Le rapport attire également l’attention sur l’artificialisation des sols qui conduit à un processus généralement irréversible de perte d’espaces agricoles et donc de notre souveraineté alimentaire. Ainsi il ne faut pas s’étonner de voir notre dépendance alimentaire s’accroître. Entre 1982 et 2018, la France a perdu 2,4 millions d’hectares de terres agricoles, soit 1,8 fois le territoire agricole belge qui compte 1,3 millions d’hectares. La Belgique n’est pas en reste puisqu’elle a perdu environ 10% de ses terres agricoles entre 1985 et 2020.
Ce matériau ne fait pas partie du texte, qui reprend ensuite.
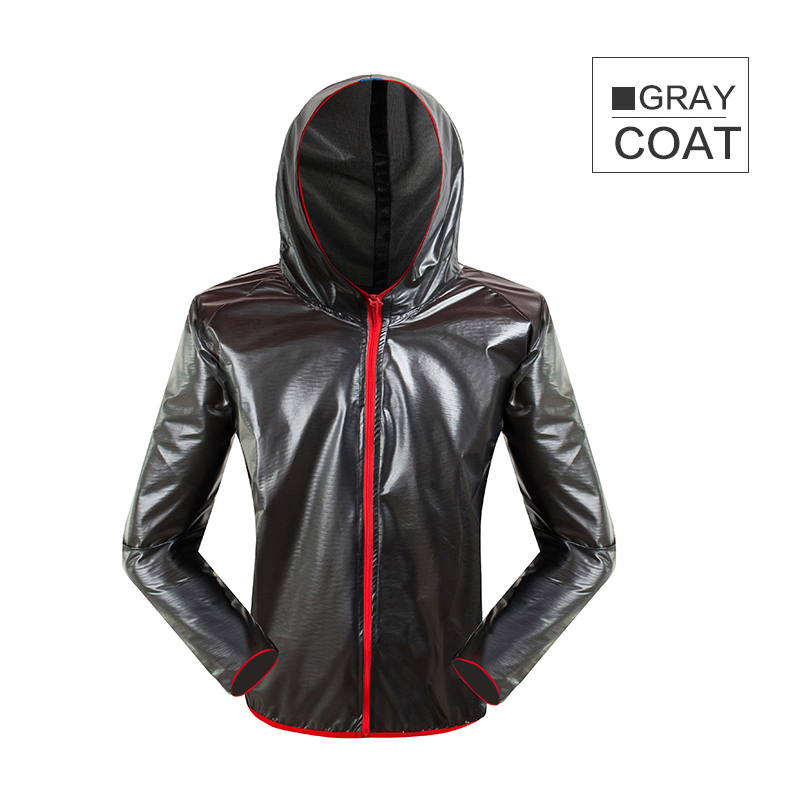 Summer Rain Jacket Men Promotion-Shop for Promotional Summer Rain ...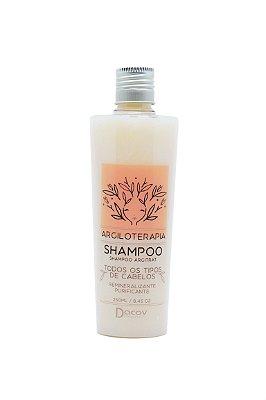 PROMOÇÃO Shampoo Argila Branca Remineralizante Purificante 250 ml Argiloterapia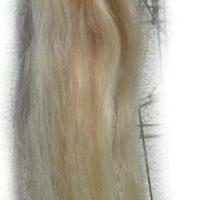 Pferdeschwanz hellblond mit etwas rot 140 cm Gesamtansicht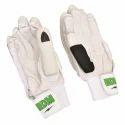 BDM Aero Dynamic Cricket Batting Gloves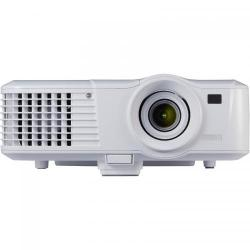 Videoproiector Canon LV-WX320, White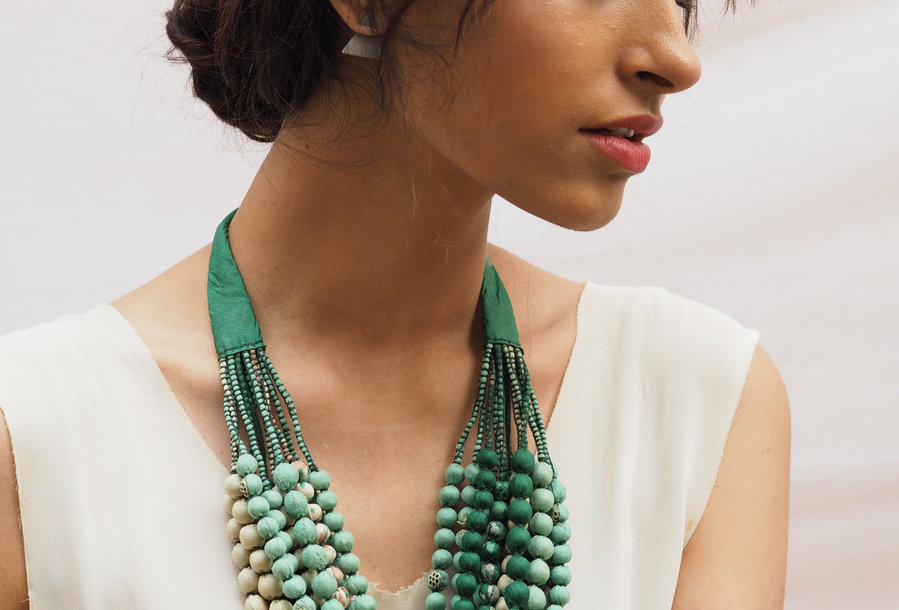 Sari Bead Necklace - 12 string | mint & green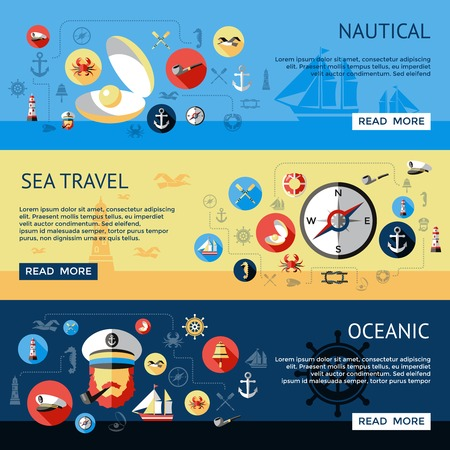 oceanic: Three horizontal colored and isolated nautical banner set with sea travel oceanic descriptions vector illustration Illustration
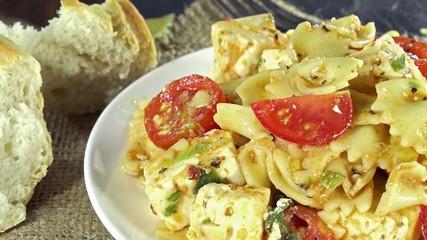 Rotating Pasta Salad (not loopable)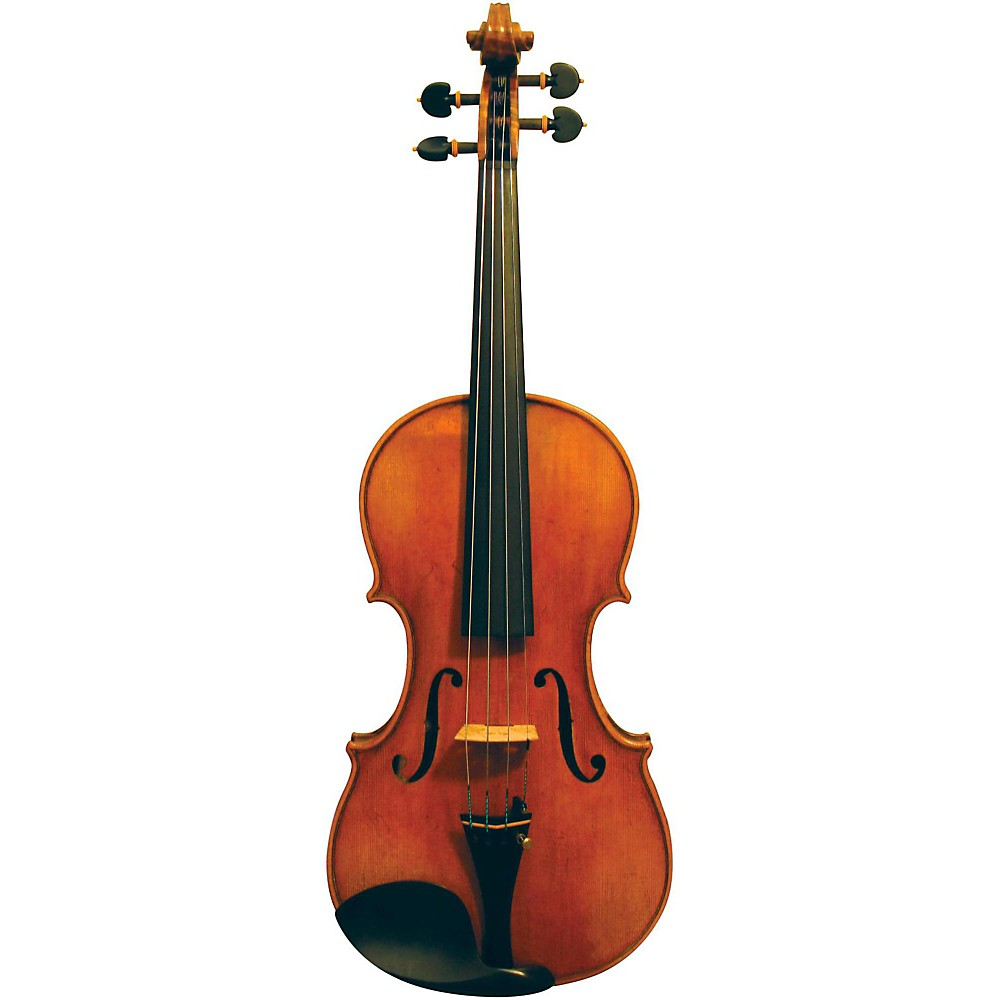 Maple Leaf Strings Burled Maple Craftsman Collection Violin 4/4 Size 1430146856544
Ce rapport souligne la fragilité de notre souveraineté alimentaire mais se veut constructif et met en avant une série de propositions concrètes comme : « Proposition n° 3 Inscrire un objectif contraignant de « zéro artificialisation nette » (ZAN) dans la future directive sur la surveillance des sols en s’appuyant sur l’expérience française, dans le cadre des discussions qui s’ouvrent ou à l’occasion de son réexamen. »

Dans ce contexte, on ne peut que s’étonner des récentes décisions prises par l’UE en réponse aux manifestations agricoles et qui réduisent considérablement les mesures prises notamment pour enrayer l’érosion des terres agricoles et la perte de biodiversité. Ces décisions, prises en urgence ne constituent pas une réponse aux revendications des agriculteurs lesquelles portaient essentiellement sur les aspects de rémunération juste. Ces décisions témoignent à nouveau du manque de vision à long terme.

Pourquoi est-ce si important ?

L’agriculture ou notre système alimentaire repose sur trois piliers : 1) L’agriculteur, qui dans le système complexe que nous connaissons, doit être compétent et courageux, 2) les sols qui doivent être préservés en bon état agronomique et 3) le climat qui doit également être propice. Il y a bien sûr aussi tous les métiers qui contribuent au soutien et renforcement de ces trois piliers. Chacun de ces piliers est aujourd’hui dans un état vulnérable et toute décision qui agira sur uniquement un pilier au détriment des autres conduira à fragiliser l’ensemble.

Pour conclure, analysons objectivement toutes ces données et apportons notre soutien aux formations qui auront le courage d’être « des bâtisseurs » pour l’avenir et de ne pas tenir un double langage. Ne l’oublions pas, le vote pour le Parlement Européen est crucial car il est à la base des décisions majeures que les états membres devront transposer dans leur législation nationale.